Craig performs a heist of his own, single-handedly stealing the movie. This is a piece of stunt-casting that pays dividends: sporting a bleached blonde buzz cut, tattoos and affecting a southern accent, this is Craig like we haven’t quite seen him before. As with any good heist crew, there must be eccentric characters, with Joe Bang being the most eccentric of the bunch. Tatum, Driver and Craig develop an unlikely and amusing triple act, the result being silly while not so over-the-top as to lose audiences. Hearing Craig say lines like “I’m about to get nekkid” in a ridiculous drawl is the height of entertainment.

Not all of it works: as is often the case with ensemble comedies, there are a few too many characters and subplots at work. Seth MacFarlane’s turn as egotistical moustachioed Nascar driver Max Chilblain doesn’t land as naturally as the other performances, calling too much attention to itself and feeling awkward and forced in the process. Sebastian Stan, playing Dayton White, a driver on Chilblain’s team, gets very little screen time. So too does Katherine Waterston, who pops up for only a couple of scenes.
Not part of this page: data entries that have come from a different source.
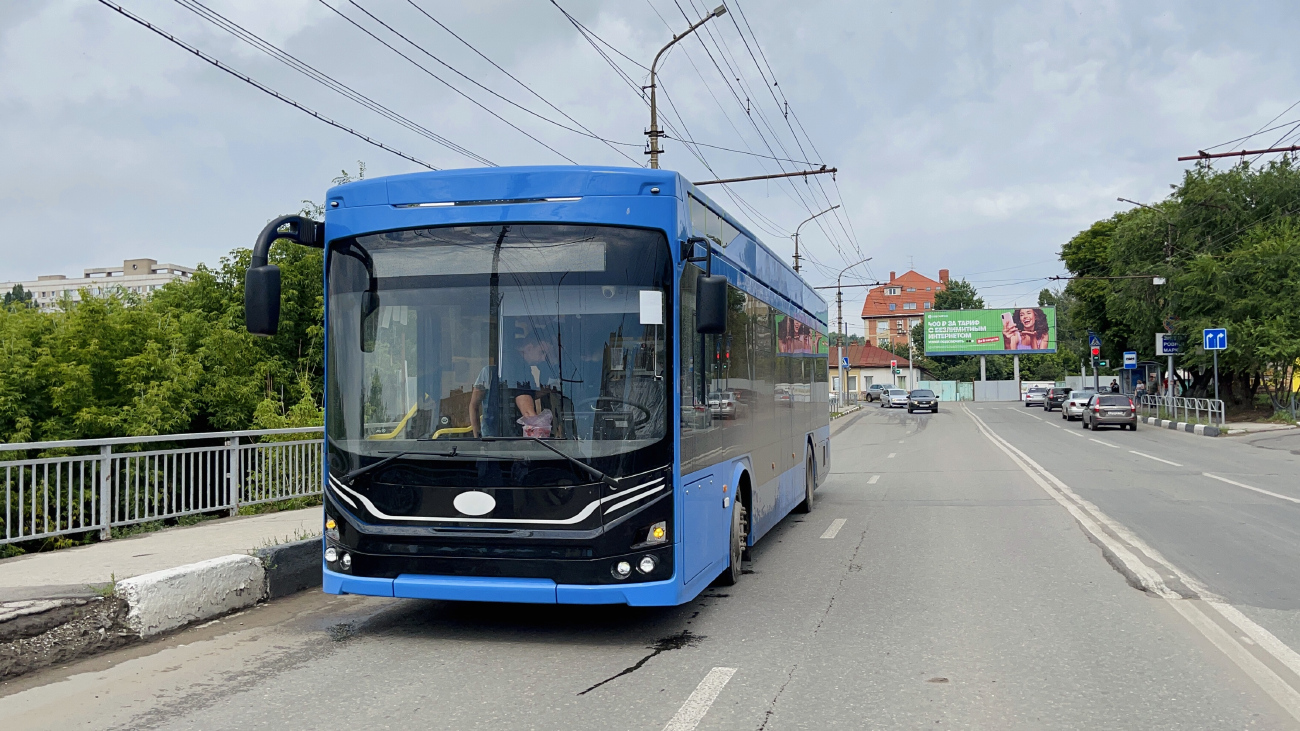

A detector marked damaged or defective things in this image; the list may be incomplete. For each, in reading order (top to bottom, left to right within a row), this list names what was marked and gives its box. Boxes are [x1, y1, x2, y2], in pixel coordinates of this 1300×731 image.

road crack [576, 628, 700, 696]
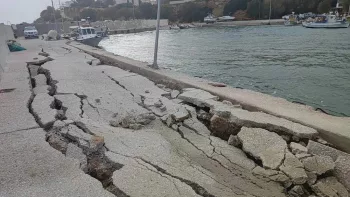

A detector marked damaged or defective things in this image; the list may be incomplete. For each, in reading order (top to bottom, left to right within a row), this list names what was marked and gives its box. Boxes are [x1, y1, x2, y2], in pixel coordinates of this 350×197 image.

broken concrete slab [31, 93, 56, 129]
broken concrete slab [54, 93, 81, 120]
large crack in pavement [25, 55, 130, 197]
cracked concrete pavement [2, 38, 348, 197]
broken concrete slab [179, 88, 217, 107]
broken concrete slab [238, 127, 288, 169]
broken concrete slab [278, 151, 306, 185]
broken concrete slab [300, 155, 334, 175]
broken concrete slab [306, 139, 350, 161]
broken concrete slab [312, 177, 348, 197]
broken concrete slab [334, 155, 350, 191]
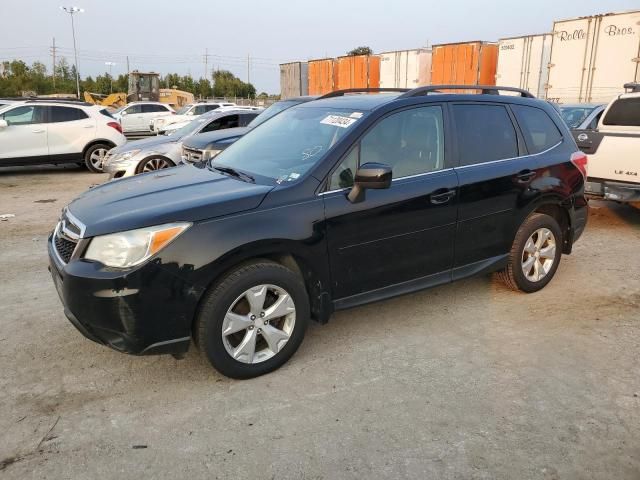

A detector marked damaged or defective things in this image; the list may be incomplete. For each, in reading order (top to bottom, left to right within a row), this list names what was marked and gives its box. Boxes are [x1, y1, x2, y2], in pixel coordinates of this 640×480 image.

Hilary Swank appears late in the movie as an FBI agent investigating the heist, and like MacFarlane, she goes a little too broad, registering as off-key.

Funny, packed with quirky down-home charm and containing an impressively-engineered central heist, Logan Lucky is bona fide sleeper hit material, and is enough to make one hope Soderbergh keeps making movies for a while longer yet.

Summary: If you’re looking for a quality comedy somewhere in-between obscure indie and full-on Hollywood blockbuster, you’re in luck: Steven Soderbergh’s ‘Redneck Ocean’s Eleven’ is a hoot.